**Provided text**

● ● ● ● ● ● ●

The GBR is evolving and there has been 'scares' going on for decades, but this global warming/climate change/extreme weather event has been a godsend as it gives those same Greenies something to hang their hat on.
There is obviously some seriously big money in keeping this particular scare going/alive.
So you'd rather the coral just dies?
Wow! You are a person.
Fantastic response, so well thought out. Shucks Ali, you must be exhausted after all that brain strain.
Rest easy, the coral is not dying.
But but but climate change doesn't exist dont you know, Tony and his cronies told us so
I think you're being deliberately obtuse. I doubt you would find anyone that you would call a 'denier' who would actually deny that 'climate change' exists. Climate change obviously exists, and it has since the dawn of time.
What you're actually referring to, is anthropogenic climate change, the belief that climate change is caused by man, particularly the carbon dioxide emissions that we all create.
Unfortunately for you, there is absolutely zero evidence that climate change is caused by man, or our carbon dioxide emissions.
If you're going to disparage the beliefs of a certain group of people, you might as well be accurate in your description.
So how do explain coral bleaching only becoming a problem from the late 90s onwards? Why have the scientists not seen any evidence of it occurring at other points in time?
Anthropogenic climate change is real, and the longer people take to act on it, the more of the world's natural beauty we will lose. Even if you don't believe it's real, what is the harm in reducing your carbon footprint? Would anything bad happen if the world reduced its reliance on fossil fuels and switched off the lights once in a while? The problem isn't whether anthropogenic climate change exists or not, it's that people and governments use it not existing as an excuse to not change poor habits.

● ● ● ● ● ● ●

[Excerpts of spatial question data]
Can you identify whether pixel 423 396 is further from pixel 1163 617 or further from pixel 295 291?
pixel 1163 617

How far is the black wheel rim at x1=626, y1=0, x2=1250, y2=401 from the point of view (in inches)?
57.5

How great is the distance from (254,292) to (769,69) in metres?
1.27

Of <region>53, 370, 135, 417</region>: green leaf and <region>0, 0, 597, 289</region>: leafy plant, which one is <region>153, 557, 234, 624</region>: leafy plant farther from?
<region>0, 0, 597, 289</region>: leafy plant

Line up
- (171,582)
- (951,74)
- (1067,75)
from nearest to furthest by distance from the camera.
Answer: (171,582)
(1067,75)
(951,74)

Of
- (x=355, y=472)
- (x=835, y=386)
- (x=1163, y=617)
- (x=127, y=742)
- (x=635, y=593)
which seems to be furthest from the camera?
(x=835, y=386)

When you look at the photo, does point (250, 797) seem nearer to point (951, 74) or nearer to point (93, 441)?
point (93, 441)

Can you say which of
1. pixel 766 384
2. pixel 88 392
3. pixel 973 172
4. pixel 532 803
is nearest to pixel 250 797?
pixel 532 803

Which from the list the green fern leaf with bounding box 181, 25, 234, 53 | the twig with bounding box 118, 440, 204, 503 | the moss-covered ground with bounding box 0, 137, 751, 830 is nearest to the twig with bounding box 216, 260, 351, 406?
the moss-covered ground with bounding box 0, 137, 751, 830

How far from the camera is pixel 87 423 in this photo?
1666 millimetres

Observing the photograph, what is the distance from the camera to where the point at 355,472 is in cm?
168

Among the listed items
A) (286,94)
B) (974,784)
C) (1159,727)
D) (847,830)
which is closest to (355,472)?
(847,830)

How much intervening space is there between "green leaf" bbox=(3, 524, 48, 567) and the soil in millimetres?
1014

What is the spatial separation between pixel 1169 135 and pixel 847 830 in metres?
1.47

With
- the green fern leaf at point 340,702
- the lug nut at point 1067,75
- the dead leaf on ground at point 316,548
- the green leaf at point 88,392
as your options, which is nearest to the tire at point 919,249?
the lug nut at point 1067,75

● ● ● ● ● ● ●

**Work instructions**
In the comment thread on coral and climate change, rewrite the passage from "But but but" to "carbon dioxide emissions.", replacing "carbon dioxide emissions" with "greenhouse gas emissions".

**Response to the task**
But but but climate change doesn't exist dont you know, Tony and his cronies told us so
I think you're being deliberately obtuse. I doubt you would find anyone that you would call a 'denier' who would actually deny that 'climate change' exists. Climate change obviously exists, and it has since the dawn of time.
What you're actually referring to, is anthropogenic climate change, the belief that climate change is caused by man, particularly the greenhouse gas emissions that we all create.
Unfortunately for you, there is absolutely zero evidence that climate change is caused by man, or our greenhouse gas emissions.